■ **Task**: The required output is an exact copy of the lines from the one containing "scientific name: Melogale" through the end of the entries below, with pictures removed.

Data for review below:

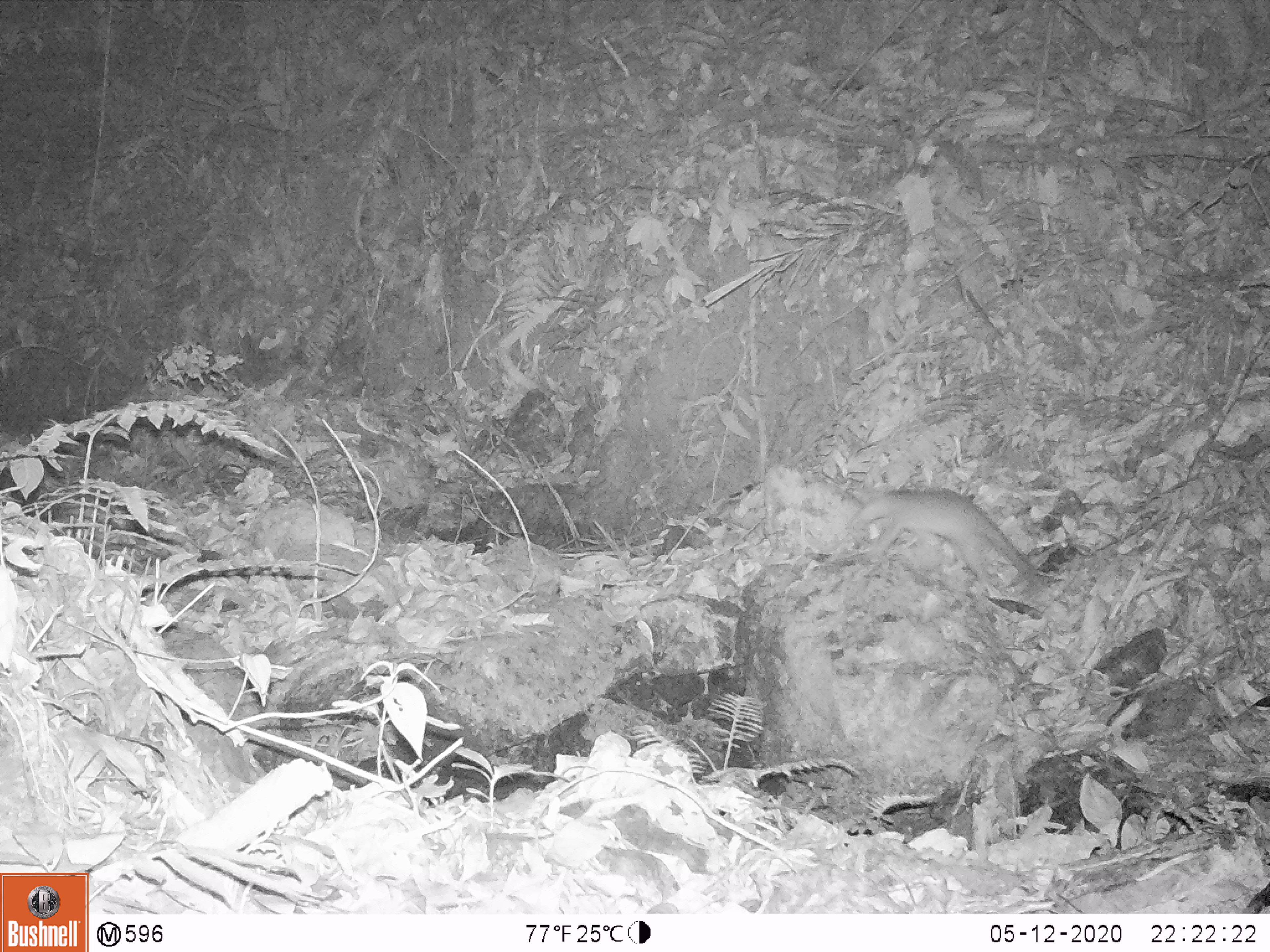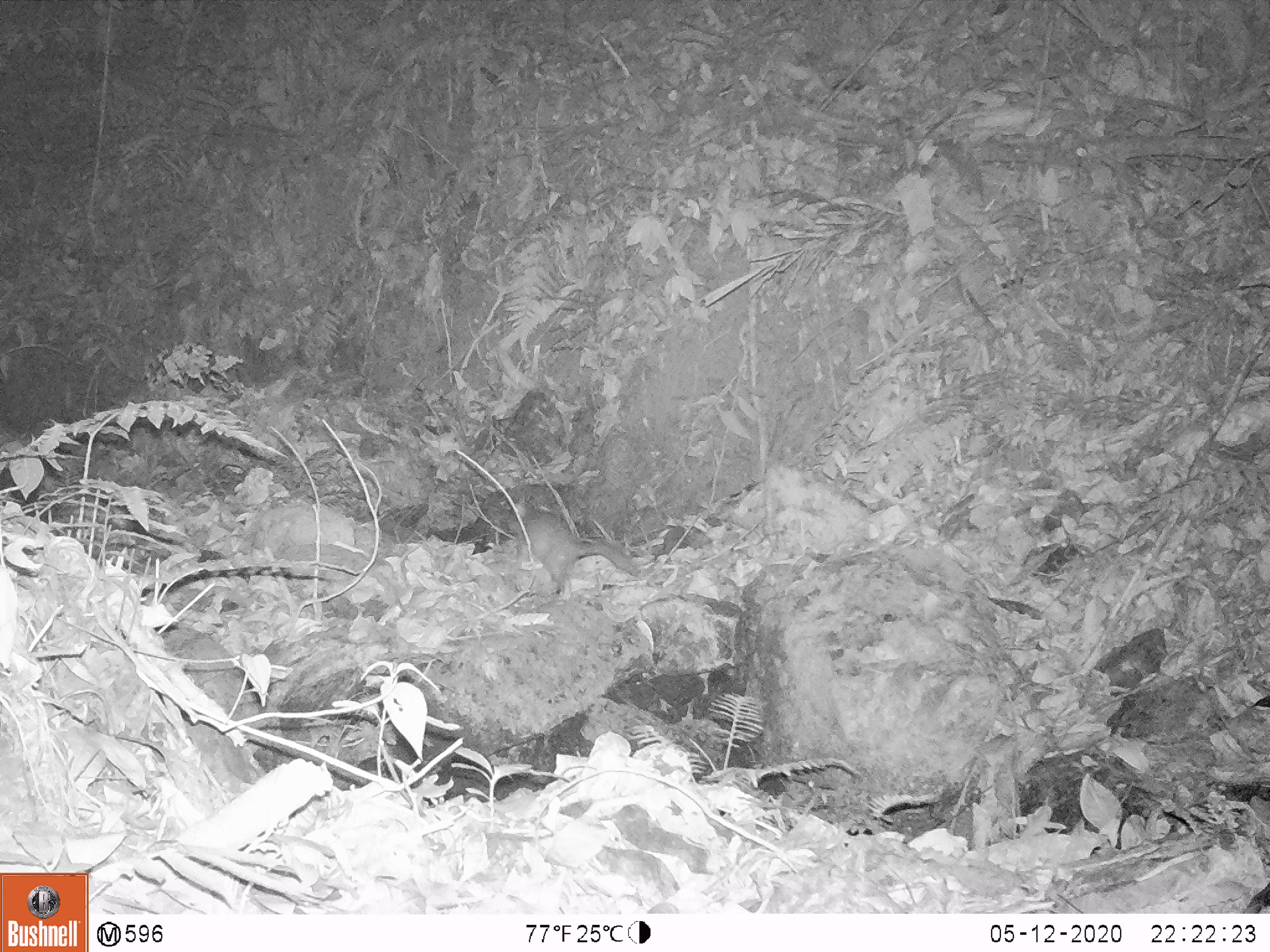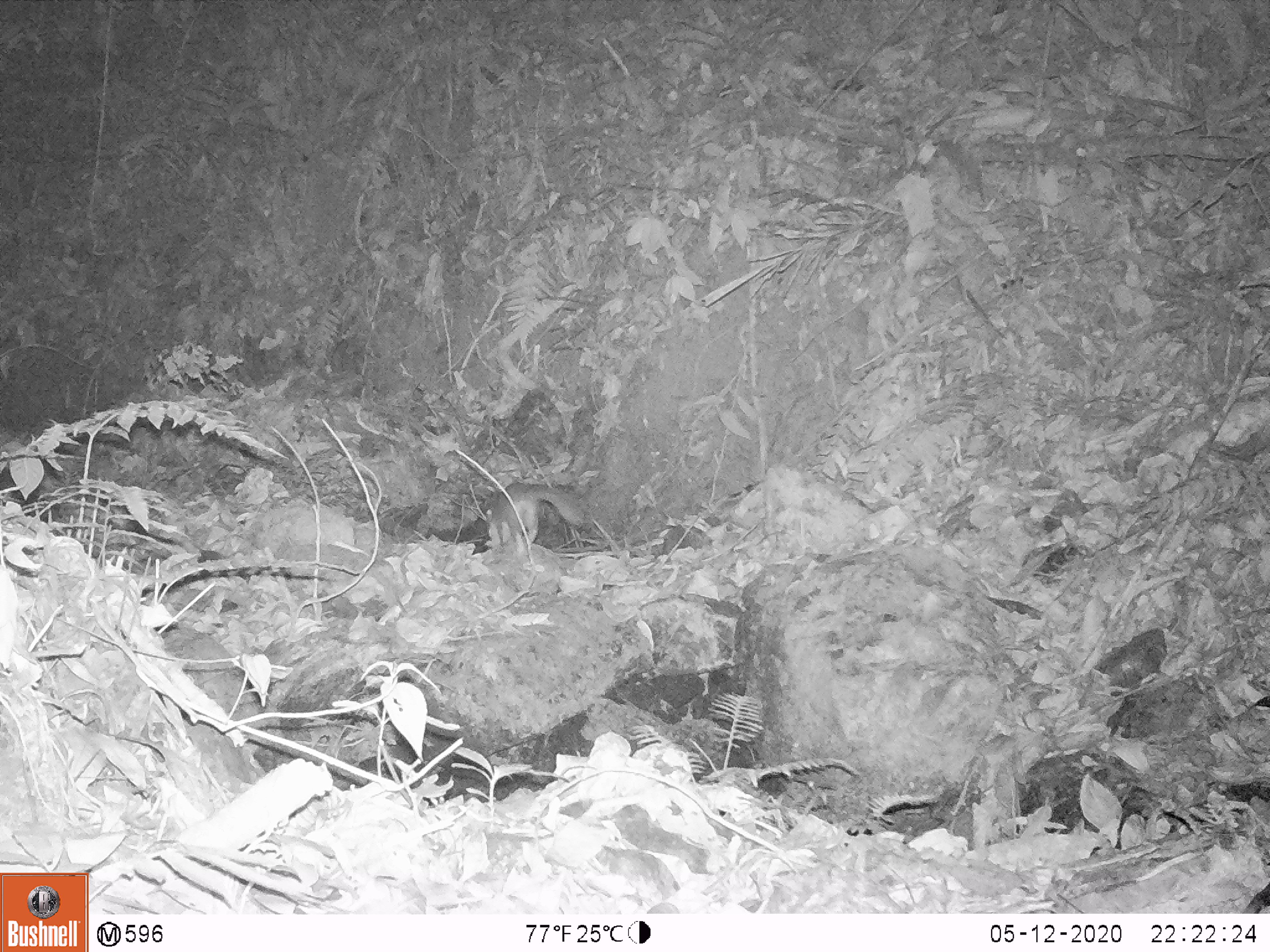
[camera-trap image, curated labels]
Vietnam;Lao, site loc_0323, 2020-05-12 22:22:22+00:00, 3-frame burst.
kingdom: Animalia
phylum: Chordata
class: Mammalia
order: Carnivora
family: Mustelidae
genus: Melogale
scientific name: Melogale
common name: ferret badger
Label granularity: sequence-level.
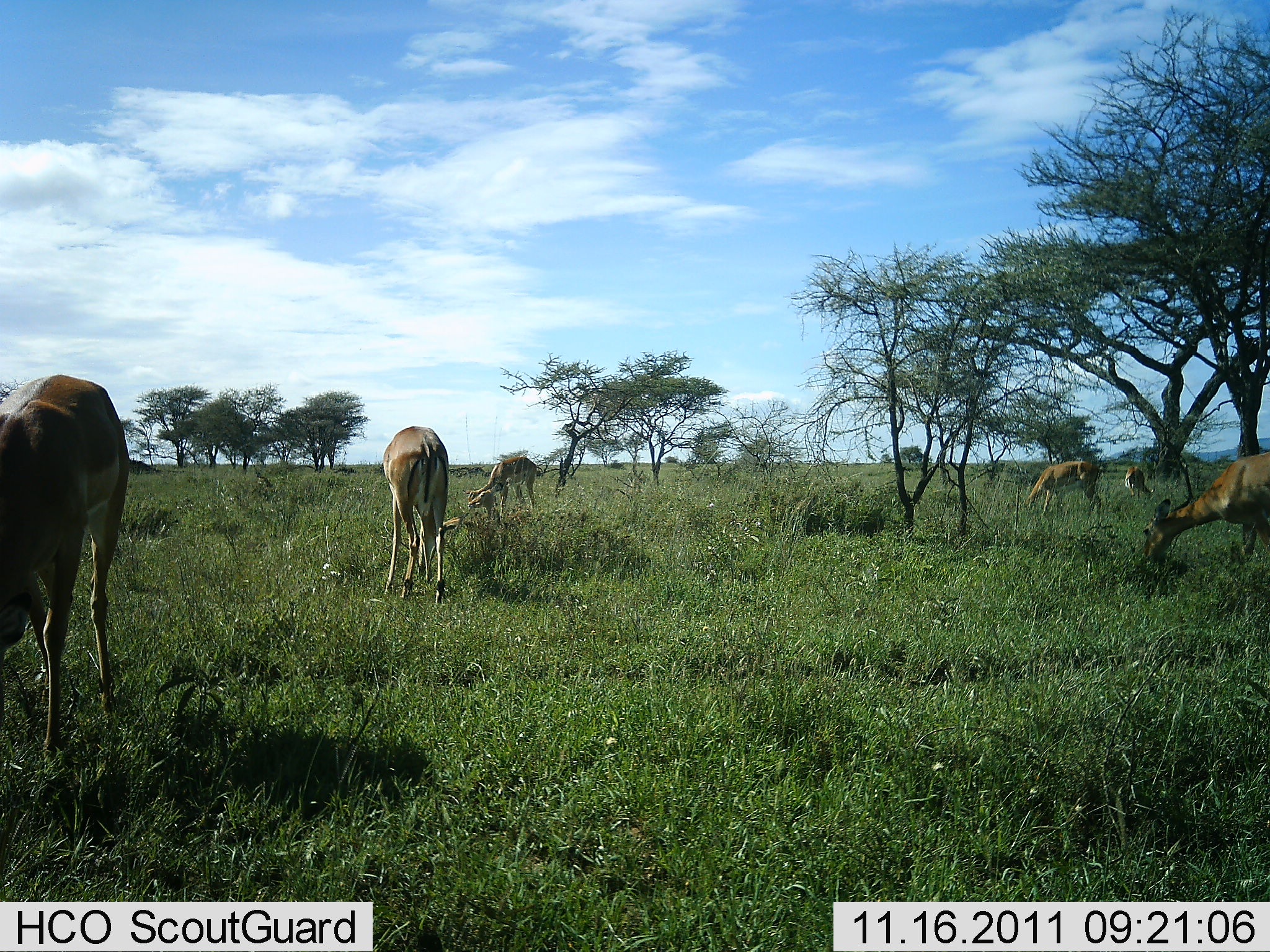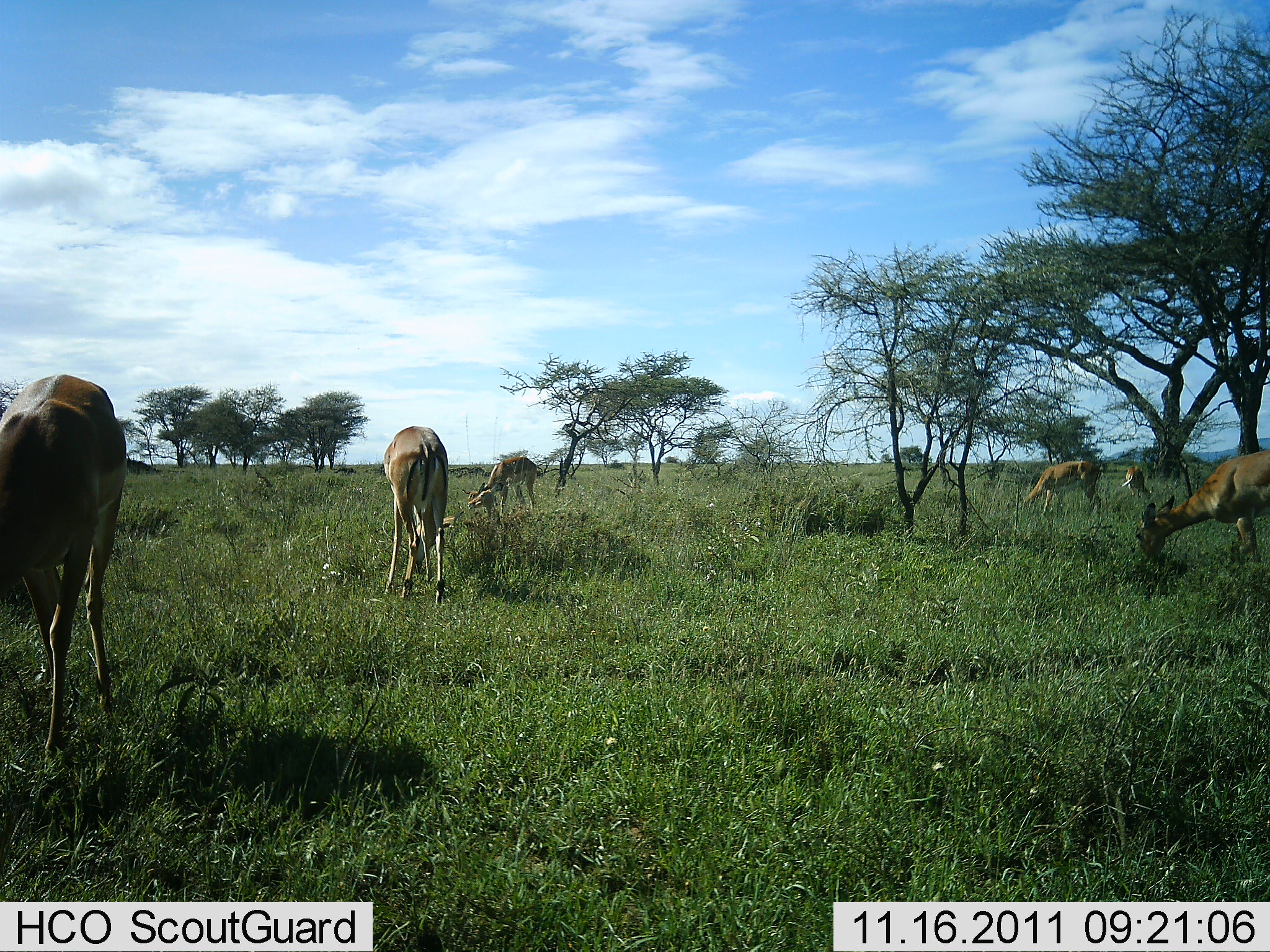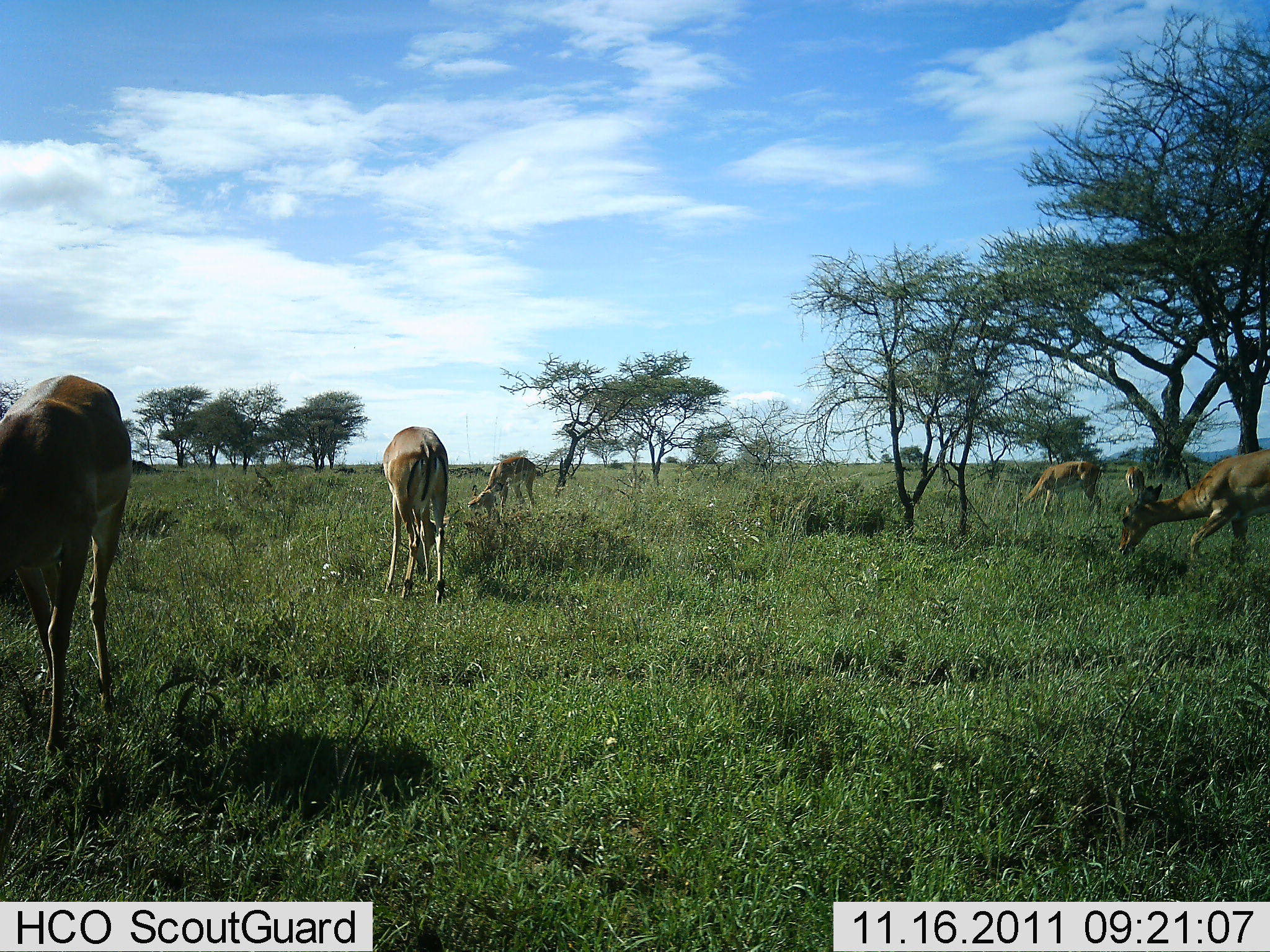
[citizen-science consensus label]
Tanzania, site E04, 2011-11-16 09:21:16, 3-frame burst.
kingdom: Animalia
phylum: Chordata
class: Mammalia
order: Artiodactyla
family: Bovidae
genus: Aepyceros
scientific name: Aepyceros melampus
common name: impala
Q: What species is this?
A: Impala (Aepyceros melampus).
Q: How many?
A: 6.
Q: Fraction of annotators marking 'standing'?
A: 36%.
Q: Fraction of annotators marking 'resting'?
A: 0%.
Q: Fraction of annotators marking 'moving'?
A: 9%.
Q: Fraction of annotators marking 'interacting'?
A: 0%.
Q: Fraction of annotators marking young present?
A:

End of Data for review.

■ **Solution below**:
scientific name: Melogale
common name: ferret badger
Label granularity: sequence-level.
[citizen-science consensus label]
Tanzania, site E04, 2011-11-16 09:21:16, 3-frame burst.
kingdom: Animalia
phylum: Chordata
class: Mammalia
order: Artiodactyla
family: Bovidae
genus: Aepyceros
scientific name: Aepyceros melampus
common name: impala
Q: What species is this?
A: Impala (Aepyceros melampus).
Q: How many?
A: 6.
Q: Fraction of annotators marking 'standing'?
A: 36%.
Q: Fraction of annotators marking 'resting'?
A: 0%.
Q: Fraction of annotators marking 'moving'?
A: 9%.
Q: Fraction of annotators marking 'interacting'?
A: 0%.
Q: Fraction of annotators marking young present?
A:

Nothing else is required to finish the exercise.